Tergugah lagi minat saya untuk menuliskan artikel selain sepakbola, terutama setelah tulisan "Rumah Hantu, Jadi Memori Sukses First Date Saya!" dipilih oleh admin kompasiana menjadi Artikel Utama. Topik Pilihan yang kali ini saya bahas adalah, Panti Jompo Bukan Budaya Kita?
Butuh pemahaman secara holistik untuk membahas topik pro-kontra ini. Saya telah membaca banyak sudut pandang dari kompasianer-kompasianer senior yang cukup konsen menolak wacana Orang Tua Dititipkan di Panti Jompo. Alasannya bisa beragam, tetapi muaranya adalah keinginan dari para lansia untuk menikmati hari tua bersama keluarga.
Jawaban tersebut memanglah "kurva normalnya", lazim dan juga benar. Namun saya coba membalik sudut pandang, dari keluarga, dan terutama anak, yang jadi sorotan tuduhan tega memasukkan orang tua mereka ke panti. Mari kita secara seksama mendengar cerita teman saya ini,
"Capek saya harus mengalah menjadi caregiver, sementara kakak-kakak saya yang lain bisa berkeluarga dengan normal dan dibanggakan keluarga."
"Seandainya bisa memilih, saya mau menikah lebih awal dan meninggalkan rumah. Saya menyesal."
"Ada satu titik saya sudah ikhlas, tetapi orang tua saya tidak bisa diajak berkompromi. Rasa bangga yang besar akan masa lalunya, tidak bisa ditekuk oleh waktu. Sampai saya memahami secara medis, ayah saya mengidap dimensia."
"Tentu ia merasa sehat, orang paling sehat sedunia. Bahkan meremehkan saya yang mengidap gerd karena tekanan harus menjaganya sembari terus merenung bagaimana sisa hidup saya."
"Teman saya seorang dokter, menyarankan saya harus menjaga pola makan ayah saya dan mengajaknya berolahraga. Sementara kakak-kakak saya dan keluarga yang lain hanya bisa mengancam, sambil menjelaskan "kami sudah punya keluarga, sementara kamu belum.
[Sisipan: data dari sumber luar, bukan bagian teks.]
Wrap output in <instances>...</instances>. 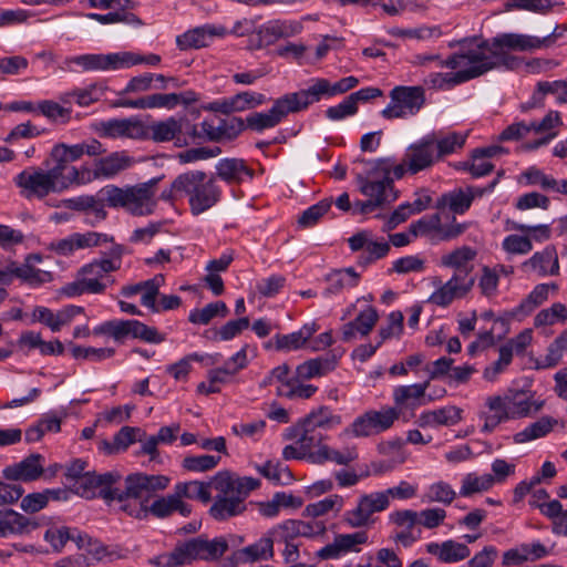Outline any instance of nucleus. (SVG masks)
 I'll use <instances>...</instances> for the list:
<instances>
[{"label":"nucleus","instance_id":"1","mask_svg":"<svg viewBox=\"0 0 567 567\" xmlns=\"http://www.w3.org/2000/svg\"><path fill=\"white\" fill-rule=\"evenodd\" d=\"M171 478L166 475H148L133 473L124 480V492H114L113 496L122 504L121 509L128 515L144 519L150 514L157 518H165L177 512L187 517L192 513V506L178 498L175 491L172 494L156 498L151 505L153 494L164 491L169 485Z\"/></svg>","mask_w":567,"mask_h":567},{"label":"nucleus","instance_id":"2","mask_svg":"<svg viewBox=\"0 0 567 567\" xmlns=\"http://www.w3.org/2000/svg\"><path fill=\"white\" fill-rule=\"evenodd\" d=\"M285 440L293 441L282 449V458L286 461L305 460L311 464L333 462L338 465H348L358 458L355 445H344L340 449L324 443L326 436L321 432L311 431L296 422L287 427L282 434Z\"/></svg>","mask_w":567,"mask_h":567},{"label":"nucleus","instance_id":"3","mask_svg":"<svg viewBox=\"0 0 567 567\" xmlns=\"http://www.w3.org/2000/svg\"><path fill=\"white\" fill-rule=\"evenodd\" d=\"M446 69L464 83L499 68L498 55L488 41H470L447 58Z\"/></svg>","mask_w":567,"mask_h":567},{"label":"nucleus","instance_id":"4","mask_svg":"<svg viewBox=\"0 0 567 567\" xmlns=\"http://www.w3.org/2000/svg\"><path fill=\"white\" fill-rule=\"evenodd\" d=\"M364 172L357 176L360 193L374 200L381 207L398 198L393 181V158L383 157L372 161H360Z\"/></svg>","mask_w":567,"mask_h":567},{"label":"nucleus","instance_id":"5","mask_svg":"<svg viewBox=\"0 0 567 567\" xmlns=\"http://www.w3.org/2000/svg\"><path fill=\"white\" fill-rule=\"evenodd\" d=\"M210 484L217 493L215 503L209 509L215 519L224 520L245 511L247 477H239L230 472L221 471L210 480Z\"/></svg>","mask_w":567,"mask_h":567},{"label":"nucleus","instance_id":"6","mask_svg":"<svg viewBox=\"0 0 567 567\" xmlns=\"http://www.w3.org/2000/svg\"><path fill=\"white\" fill-rule=\"evenodd\" d=\"M174 188L187 198L193 215H199L217 204L220 189L214 178L202 171H190L174 179Z\"/></svg>","mask_w":567,"mask_h":567},{"label":"nucleus","instance_id":"7","mask_svg":"<svg viewBox=\"0 0 567 567\" xmlns=\"http://www.w3.org/2000/svg\"><path fill=\"white\" fill-rule=\"evenodd\" d=\"M13 183L19 188L20 195L29 200H41L50 194L62 193L68 184L64 174L54 166L50 169L28 167L14 176Z\"/></svg>","mask_w":567,"mask_h":567},{"label":"nucleus","instance_id":"8","mask_svg":"<svg viewBox=\"0 0 567 567\" xmlns=\"http://www.w3.org/2000/svg\"><path fill=\"white\" fill-rule=\"evenodd\" d=\"M398 420L399 411L391 409L389 405H384L380 410L370 409L354 417L339 433L338 439L343 440L348 436L363 439L379 435L390 430Z\"/></svg>","mask_w":567,"mask_h":567},{"label":"nucleus","instance_id":"9","mask_svg":"<svg viewBox=\"0 0 567 567\" xmlns=\"http://www.w3.org/2000/svg\"><path fill=\"white\" fill-rule=\"evenodd\" d=\"M124 252L125 249L122 245L113 244L103 258L94 259L79 269L78 272L90 293H102L105 291L109 274L121 268Z\"/></svg>","mask_w":567,"mask_h":567},{"label":"nucleus","instance_id":"10","mask_svg":"<svg viewBox=\"0 0 567 567\" xmlns=\"http://www.w3.org/2000/svg\"><path fill=\"white\" fill-rule=\"evenodd\" d=\"M431 136H423L410 144L401 163L393 161V177L403 178L405 175H416L431 169L437 162V153Z\"/></svg>","mask_w":567,"mask_h":567},{"label":"nucleus","instance_id":"11","mask_svg":"<svg viewBox=\"0 0 567 567\" xmlns=\"http://www.w3.org/2000/svg\"><path fill=\"white\" fill-rule=\"evenodd\" d=\"M143 140L150 138L156 143L174 142L178 147L192 144V136L196 135V125L185 116H169L155 121L150 125L143 124Z\"/></svg>","mask_w":567,"mask_h":567},{"label":"nucleus","instance_id":"12","mask_svg":"<svg viewBox=\"0 0 567 567\" xmlns=\"http://www.w3.org/2000/svg\"><path fill=\"white\" fill-rule=\"evenodd\" d=\"M390 103L381 115L386 120L414 116L425 104V91L422 86L399 85L391 90Z\"/></svg>","mask_w":567,"mask_h":567},{"label":"nucleus","instance_id":"13","mask_svg":"<svg viewBox=\"0 0 567 567\" xmlns=\"http://www.w3.org/2000/svg\"><path fill=\"white\" fill-rule=\"evenodd\" d=\"M429 386L430 380L393 388L392 400L394 405L391 409L399 411V419L402 416L406 420V415L414 416L416 409L443 398L446 393V390L442 389L439 395L427 394Z\"/></svg>","mask_w":567,"mask_h":567},{"label":"nucleus","instance_id":"14","mask_svg":"<svg viewBox=\"0 0 567 567\" xmlns=\"http://www.w3.org/2000/svg\"><path fill=\"white\" fill-rule=\"evenodd\" d=\"M389 508L386 496L380 492L362 494L355 507L344 512L343 522L351 528H362L375 523V514Z\"/></svg>","mask_w":567,"mask_h":567},{"label":"nucleus","instance_id":"15","mask_svg":"<svg viewBox=\"0 0 567 567\" xmlns=\"http://www.w3.org/2000/svg\"><path fill=\"white\" fill-rule=\"evenodd\" d=\"M474 282V278L468 276L466 272L454 271L447 281H434L435 289L430 295L427 302L437 307L446 308L453 301L466 297L472 290Z\"/></svg>","mask_w":567,"mask_h":567},{"label":"nucleus","instance_id":"16","mask_svg":"<svg viewBox=\"0 0 567 567\" xmlns=\"http://www.w3.org/2000/svg\"><path fill=\"white\" fill-rule=\"evenodd\" d=\"M64 70L69 72H105L124 69L123 52L89 53L65 58Z\"/></svg>","mask_w":567,"mask_h":567},{"label":"nucleus","instance_id":"17","mask_svg":"<svg viewBox=\"0 0 567 567\" xmlns=\"http://www.w3.org/2000/svg\"><path fill=\"white\" fill-rule=\"evenodd\" d=\"M503 395L512 420L529 417L538 413L545 405V400L527 388H509L503 392Z\"/></svg>","mask_w":567,"mask_h":567},{"label":"nucleus","instance_id":"18","mask_svg":"<svg viewBox=\"0 0 567 567\" xmlns=\"http://www.w3.org/2000/svg\"><path fill=\"white\" fill-rule=\"evenodd\" d=\"M497 52L499 65L512 66L516 61L514 58L506 59V51L533 52L542 50L539 37L524 33H502L491 41Z\"/></svg>","mask_w":567,"mask_h":567},{"label":"nucleus","instance_id":"19","mask_svg":"<svg viewBox=\"0 0 567 567\" xmlns=\"http://www.w3.org/2000/svg\"><path fill=\"white\" fill-rule=\"evenodd\" d=\"M118 478L120 475L116 473L96 475L89 472L75 482V489L79 495L85 498H93L99 494L105 499L117 501V497H114L113 493L124 492V488H112V485L115 484Z\"/></svg>","mask_w":567,"mask_h":567},{"label":"nucleus","instance_id":"20","mask_svg":"<svg viewBox=\"0 0 567 567\" xmlns=\"http://www.w3.org/2000/svg\"><path fill=\"white\" fill-rule=\"evenodd\" d=\"M114 238L107 234L97 231L74 233L66 238L54 240L50 249L61 256H70L75 250L113 244Z\"/></svg>","mask_w":567,"mask_h":567},{"label":"nucleus","instance_id":"21","mask_svg":"<svg viewBox=\"0 0 567 567\" xmlns=\"http://www.w3.org/2000/svg\"><path fill=\"white\" fill-rule=\"evenodd\" d=\"M368 543V534L364 530H358L350 534H338L333 542L327 544L316 553V556L322 560L339 559L348 553H359L360 546Z\"/></svg>","mask_w":567,"mask_h":567},{"label":"nucleus","instance_id":"22","mask_svg":"<svg viewBox=\"0 0 567 567\" xmlns=\"http://www.w3.org/2000/svg\"><path fill=\"white\" fill-rule=\"evenodd\" d=\"M352 251L363 250L360 257L362 264H370L385 257L390 251V244L383 238L377 239L371 231L362 230L348 239Z\"/></svg>","mask_w":567,"mask_h":567},{"label":"nucleus","instance_id":"23","mask_svg":"<svg viewBox=\"0 0 567 567\" xmlns=\"http://www.w3.org/2000/svg\"><path fill=\"white\" fill-rule=\"evenodd\" d=\"M230 123L231 132H229L226 121L219 117L215 116L209 120H204L199 128L196 125V135L192 136V143L197 140L220 141L225 137L229 138L245 127L244 121L239 118H231Z\"/></svg>","mask_w":567,"mask_h":567},{"label":"nucleus","instance_id":"24","mask_svg":"<svg viewBox=\"0 0 567 567\" xmlns=\"http://www.w3.org/2000/svg\"><path fill=\"white\" fill-rule=\"evenodd\" d=\"M478 417L483 421L482 432L491 433L499 424L512 421L503 393L488 395Z\"/></svg>","mask_w":567,"mask_h":567},{"label":"nucleus","instance_id":"25","mask_svg":"<svg viewBox=\"0 0 567 567\" xmlns=\"http://www.w3.org/2000/svg\"><path fill=\"white\" fill-rule=\"evenodd\" d=\"M319 102L313 80L308 89L285 94L275 101L274 106L281 118L290 113H298Z\"/></svg>","mask_w":567,"mask_h":567},{"label":"nucleus","instance_id":"26","mask_svg":"<svg viewBox=\"0 0 567 567\" xmlns=\"http://www.w3.org/2000/svg\"><path fill=\"white\" fill-rule=\"evenodd\" d=\"M155 183L128 186L127 212L135 216L151 215L156 207Z\"/></svg>","mask_w":567,"mask_h":567},{"label":"nucleus","instance_id":"27","mask_svg":"<svg viewBox=\"0 0 567 567\" xmlns=\"http://www.w3.org/2000/svg\"><path fill=\"white\" fill-rule=\"evenodd\" d=\"M379 320V315L373 306H365L354 319L348 321L341 327L343 341H351L358 337H367Z\"/></svg>","mask_w":567,"mask_h":567},{"label":"nucleus","instance_id":"28","mask_svg":"<svg viewBox=\"0 0 567 567\" xmlns=\"http://www.w3.org/2000/svg\"><path fill=\"white\" fill-rule=\"evenodd\" d=\"M43 473V456L31 454L19 463L3 468L2 475L9 481L32 482L38 480Z\"/></svg>","mask_w":567,"mask_h":567},{"label":"nucleus","instance_id":"29","mask_svg":"<svg viewBox=\"0 0 567 567\" xmlns=\"http://www.w3.org/2000/svg\"><path fill=\"white\" fill-rule=\"evenodd\" d=\"M225 32L224 27L205 24L178 35L176 44L181 50L200 49L207 47L214 38L223 37Z\"/></svg>","mask_w":567,"mask_h":567},{"label":"nucleus","instance_id":"30","mask_svg":"<svg viewBox=\"0 0 567 567\" xmlns=\"http://www.w3.org/2000/svg\"><path fill=\"white\" fill-rule=\"evenodd\" d=\"M425 550L443 564L458 563L471 555V550L466 544L458 543L454 539H447L442 543H429L425 545Z\"/></svg>","mask_w":567,"mask_h":567},{"label":"nucleus","instance_id":"31","mask_svg":"<svg viewBox=\"0 0 567 567\" xmlns=\"http://www.w3.org/2000/svg\"><path fill=\"white\" fill-rule=\"evenodd\" d=\"M297 422L301 423V426L308 427L315 432H318V430L330 431L342 424V416L336 413L330 406L320 405L312 409Z\"/></svg>","mask_w":567,"mask_h":567},{"label":"nucleus","instance_id":"32","mask_svg":"<svg viewBox=\"0 0 567 567\" xmlns=\"http://www.w3.org/2000/svg\"><path fill=\"white\" fill-rule=\"evenodd\" d=\"M38 527L39 524L35 520L13 509H0V538L29 534Z\"/></svg>","mask_w":567,"mask_h":567},{"label":"nucleus","instance_id":"33","mask_svg":"<svg viewBox=\"0 0 567 567\" xmlns=\"http://www.w3.org/2000/svg\"><path fill=\"white\" fill-rule=\"evenodd\" d=\"M522 266L540 277L557 276L559 274V260L554 246H547L542 251L535 252Z\"/></svg>","mask_w":567,"mask_h":567},{"label":"nucleus","instance_id":"34","mask_svg":"<svg viewBox=\"0 0 567 567\" xmlns=\"http://www.w3.org/2000/svg\"><path fill=\"white\" fill-rule=\"evenodd\" d=\"M461 420L462 410L454 405H446L440 409L422 412L416 423L421 427H437L455 425Z\"/></svg>","mask_w":567,"mask_h":567},{"label":"nucleus","instance_id":"35","mask_svg":"<svg viewBox=\"0 0 567 567\" xmlns=\"http://www.w3.org/2000/svg\"><path fill=\"white\" fill-rule=\"evenodd\" d=\"M133 164L134 158L126 152H114L96 161L93 176L94 178H111L130 168Z\"/></svg>","mask_w":567,"mask_h":567},{"label":"nucleus","instance_id":"36","mask_svg":"<svg viewBox=\"0 0 567 567\" xmlns=\"http://www.w3.org/2000/svg\"><path fill=\"white\" fill-rule=\"evenodd\" d=\"M101 134L106 137L143 140V122L133 120H111L101 123Z\"/></svg>","mask_w":567,"mask_h":567},{"label":"nucleus","instance_id":"37","mask_svg":"<svg viewBox=\"0 0 567 567\" xmlns=\"http://www.w3.org/2000/svg\"><path fill=\"white\" fill-rule=\"evenodd\" d=\"M196 559L193 539L177 545L172 551L155 556L151 564L157 567H178Z\"/></svg>","mask_w":567,"mask_h":567},{"label":"nucleus","instance_id":"38","mask_svg":"<svg viewBox=\"0 0 567 567\" xmlns=\"http://www.w3.org/2000/svg\"><path fill=\"white\" fill-rule=\"evenodd\" d=\"M476 250L470 246L457 247L444 255L440 259V265L445 268L464 271L468 276L473 270L472 261L476 258Z\"/></svg>","mask_w":567,"mask_h":567},{"label":"nucleus","instance_id":"39","mask_svg":"<svg viewBox=\"0 0 567 567\" xmlns=\"http://www.w3.org/2000/svg\"><path fill=\"white\" fill-rule=\"evenodd\" d=\"M360 275L353 268H344L331 271L327 276L328 286L323 290L324 297L338 295L346 289L358 286Z\"/></svg>","mask_w":567,"mask_h":567},{"label":"nucleus","instance_id":"40","mask_svg":"<svg viewBox=\"0 0 567 567\" xmlns=\"http://www.w3.org/2000/svg\"><path fill=\"white\" fill-rule=\"evenodd\" d=\"M316 323H306L298 331L288 334H277L275 343L277 350L293 351L301 349L306 342L316 333Z\"/></svg>","mask_w":567,"mask_h":567},{"label":"nucleus","instance_id":"41","mask_svg":"<svg viewBox=\"0 0 567 567\" xmlns=\"http://www.w3.org/2000/svg\"><path fill=\"white\" fill-rule=\"evenodd\" d=\"M259 514L266 518H275L279 515L281 507H299L301 502L293 495L285 492H277L272 498L265 502H254Z\"/></svg>","mask_w":567,"mask_h":567},{"label":"nucleus","instance_id":"42","mask_svg":"<svg viewBox=\"0 0 567 567\" xmlns=\"http://www.w3.org/2000/svg\"><path fill=\"white\" fill-rule=\"evenodd\" d=\"M224 544V553L230 550L231 554L225 558L224 567H237L248 560V547H243L245 543L244 535L229 534L220 537Z\"/></svg>","mask_w":567,"mask_h":567},{"label":"nucleus","instance_id":"43","mask_svg":"<svg viewBox=\"0 0 567 567\" xmlns=\"http://www.w3.org/2000/svg\"><path fill=\"white\" fill-rule=\"evenodd\" d=\"M471 196L463 188H455L447 192L437 199L435 207L437 209H449L455 215L465 214L471 207Z\"/></svg>","mask_w":567,"mask_h":567},{"label":"nucleus","instance_id":"44","mask_svg":"<svg viewBox=\"0 0 567 567\" xmlns=\"http://www.w3.org/2000/svg\"><path fill=\"white\" fill-rule=\"evenodd\" d=\"M336 365L337 360L334 357H319L299 364L297 367V374L305 380L320 378L334 370Z\"/></svg>","mask_w":567,"mask_h":567},{"label":"nucleus","instance_id":"45","mask_svg":"<svg viewBox=\"0 0 567 567\" xmlns=\"http://www.w3.org/2000/svg\"><path fill=\"white\" fill-rule=\"evenodd\" d=\"M210 488V481L207 483L200 481H189L177 483L174 486V491L179 499H198L205 504L209 503L212 499Z\"/></svg>","mask_w":567,"mask_h":567},{"label":"nucleus","instance_id":"46","mask_svg":"<svg viewBox=\"0 0 567 567\" xmlns=\"http://www.w3.org/2000/svg\"><path fill=\"white\" fill-rule=\"evenodd\" d=\"M313 83L320 101L323 96L331 97L354 89L359 84V80L358 78L350 75L332 84L324 78H317L313 79Z\"/></svg>","mask_w":567,"mask_h":567},{"label":"nucleus","instance_id":"47","mask_svg":"<svg viewBox=\"0 0 567 567\" xmlns=\"http://www.w3.org/2000/svg\"><path fill=\"white\" fill-rule=\"evenodd\" d=\"M426 136H431L434 142L437 159L441 161L444 156L453 154L464 146L467 133L452 132L443 136L431 133Z\"/></svg>","mask_w":567,"mask_h":567},{"label":"nucleus","instance_id":"48","mask_svg":"<svg viewBox=\"0 0 567 567\" xmlns=\"http://www.w3.org/2000/svg\"><path fill=\"white\" fill-rule=\"evenodd\" d=\"M518 182L525 186H538L545 192L557 193L558 179L536 166H530L522 172Z\"/></svg>","mask_w":567,"mask_h":567},{"label":"nucleus","instance_id":"49","mask_svg":"<svg viewBox=\"0 0 567 567\" xmlns=\"http://www.w3.org/2000/svg\"><path fill=\"white\" fill-rule=\"evenodd\" d=\"M82 150L80 143L74 145L58 143L52 147L50 158L54 164L53 166L59 167L61 174H64V172L69 169V163L75 162L83 156Z\"/></svg>","mask_w":567,"mask_h":567},{"label":"nucleus","instance_id":"50","mask_svg":"<svg viewBox=\"0 0 567 567\" xmlns=\"http://www.w3.org/2000/svg\"><path fill=\"white\" fill-rule=\"evenodd\" d=\"M441 225L442 220L440 214L423 216L410 224L415 238L425 237L431 241H441Z\"/></svg>","mask_w":567,"mask_h":567},{"label":"nucleus","instance_id":"51","mask_svg":"<svg viewBox=\"0 0 567 567\" xmlns=\"http://www.w3.org/2000/svg\"><path fill=\"white\" fill-rule=\"evenodd\" d=\"M494 486V480L491 474L478 475L475 472L467 473L462 477L460 495L471 497L474 494L483 493Z\"/></svg>","mask_w":567,"mask_h":567},{"label":"nucleus","instance_id":"52","mask_svg":"<svg viewBox=\"0 0 567 567\" xmlns=\"http://www.w3.org/2000/svg\"><path fill=\"white\" fill-rule=\"evenodd\" d=\"M557 424V420L550 416H543L536 422L526 426L523 431L515 434V442L525 443L548 434Z\"/></svg>","mask_w":567,"mask_h":567},{"label":"nucleus","instance_id":"53","mask_svg":"<svg viewBox=\"0 0 567 567\" xmlns=\"http://www.w3.org/2000/svg\"><path fill=\"white\" fill-rule=\"evenodd\" d=\"M189 93H155L146 95L147 109H167L172 110L178 104H188L195 101L194 97H188Z\"/></svg>","mask_w":567,"mask_h":567},{"label":"nucleus","instance_id":"54","mask_svg":"<svg viewBox=\"0 0 567 567\" xmlns=\"http://www.w3.org/2000/svg\"><path fill=\"white\" fill-rule=\"evenodd\" d=\"M196 559L215 560L224 554V544L220 537L207 539L203 537L193 538Z\"/></svg>","mask_w":567,"mask_h":567},{"label":"nucleus","instance_id":"55","mask_svg":"<svg viewBox=\"0 0 567 567\" xmlns=\"http://www.w3.org/2000/svg\"><path fill=\"white\" fill-rule=\"evenodd\" d=\"M229 310L224 301H215L202 309L190 311L188 320L195 324H207L216 317H226Z\"/></svg>","mask_w":567,"mask_h":567},{"label":"nucleus","instance_id":"56","mask_svg":"<svg viewBox=\"0 0 567 567\" xmlns=\"http://www.w3.org/2000/svg\"><path fill=\"white\" fill-rule=\"evenodd\" d=\"M131 336L148 343H162L165 336L159 333L156 328L146 326L138 320H126V337Z\"/></svg>","mask_w":567,"mask_h":567},{"label":"nucleus","instance_id":"57","mask_svg":"<svg viewBox=\"0 0 567 567\" xmlns=\"http://www.w3.org/2000/svg\"><path fill=\"white\" fill-rule=\"evenodd\" d=\"M217 173L224 181L235 183L248 175V169L243 159L230 158L223 159L217 164Z\"/></svg>","mask_w":567,"mask_h":567},{"label":"nucleus","instance_id":"58","mask_svg":"<svg viewBox=\"0 0 567 567\" xmlns=\"http://www.w3.org/2000/svg\"><path fill=\"white\" fill-rule=\"evenodd\" d=\"M344 505L343 497L337 494L329 495L316 503L308 504L305 513L310 517H320L330 512H340Z\"/></svg>","mask_w":567,"mask_h":567},{"label":"nucleus","instance_id":"59","mask_svg":"<svg viewBox=\"0 0 567 567\" xmlns=\"http://www.w3.org/2000/svg\"><path fill=\"white\" fill-rule=\"evenodd\" d=\"M246 360V349L243 348L225 363L223 369L210 371L208 378H210L212 382H217V384L225 382L227 377L235 374L245 367Z\"/></svg>","mask_w":567,"mask_h":567},{"label":"nucleus","instance_id":"60","mask_svg":"<svg viewBox=\"0 0 567 567\" xmlns=\"http://www.w3.org/2000/svg\"><path fill=\"white\" fill-rule=\"evenodd\" d=\"M389 34L401 38V39H415V40H429L437 39L442 35L441 28L437 25H422L419 28L402 29L392 28L389 30Z\"/></svg>","mask_w":567,"mask_h":567},{"label":"nucleus","instance_id":"61","mask_svg":"<svg viewBox=\"0 0 567 567\" xmlns=\"http://www.w3.org/2000/svg\"><path fill=\"white\" fill-rule=\"evenodd\" d=\"M567 319V308L564 303L555 302L549 308L540 310L534 318L535 327L553 326Z\"/></svg>","mask_w":567,"mask_h":567},{"label":"nucleus","instance_id":"62","mask_svg":"<svg viewBox=\"0 0 567 567\" xmlns=\"http://www.w3.org/2000/svg\"><path fill=\"white\" fill-rule=\"evenodd\" d=\"M100 195L109 207L123 208L127 212L128 186L121 188L115 185H107L101 189Z\"/></svg>","mask_w":567,"mask_h":567},{"label":"nucleus","instance_id":"63","mask_svg":"<svg viewBox=\"0 0 567 567\" xmlns=\"http://www.w3.org/2000/svg\"><path fill=\"white\" fill-rule=\"evenodd\" d=\"M567 352V332L561 333L547 349V353L540 361L542 368H554L560 363Z\"/></svg>","mask_w":567,"mask_h":567},{"label":"nucleus","instance_id":"64","mask_svg":"<svg viewBox=\"0 0 567 567\" xmlns=\"http://www.w3.org/2000/svg\"><path fill=\"white\" fill-rule=\"evenodd\" d=\"M332 205L331 199H322L308 207L298 218V225L302 228L313 227L324 216Z\"/></svg>","mask_w":567,"mask_h":567}]
</instances>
Awas kalau ada apa-apa sama papa.""
Dan akhirnya teman saya, sebut saja namanya Rudi, meninggalkan ayahnya yang berusia 75 tahun sendirian di rumah itu, tepat setahun setelah ibunya tiada karena sakit. Life must go on baginya.
Tentu ia sudah berupaya menghubungi banyak pihak seperti keluarga, gereja (komisi sosial) maupun panti jompo untuk menanyakan kemungkinan bisa membantu merawat ayahnya setelah ia berjibaku menjaga ibunya yang sakit dalam durasi 5 tahun sebelum wafat.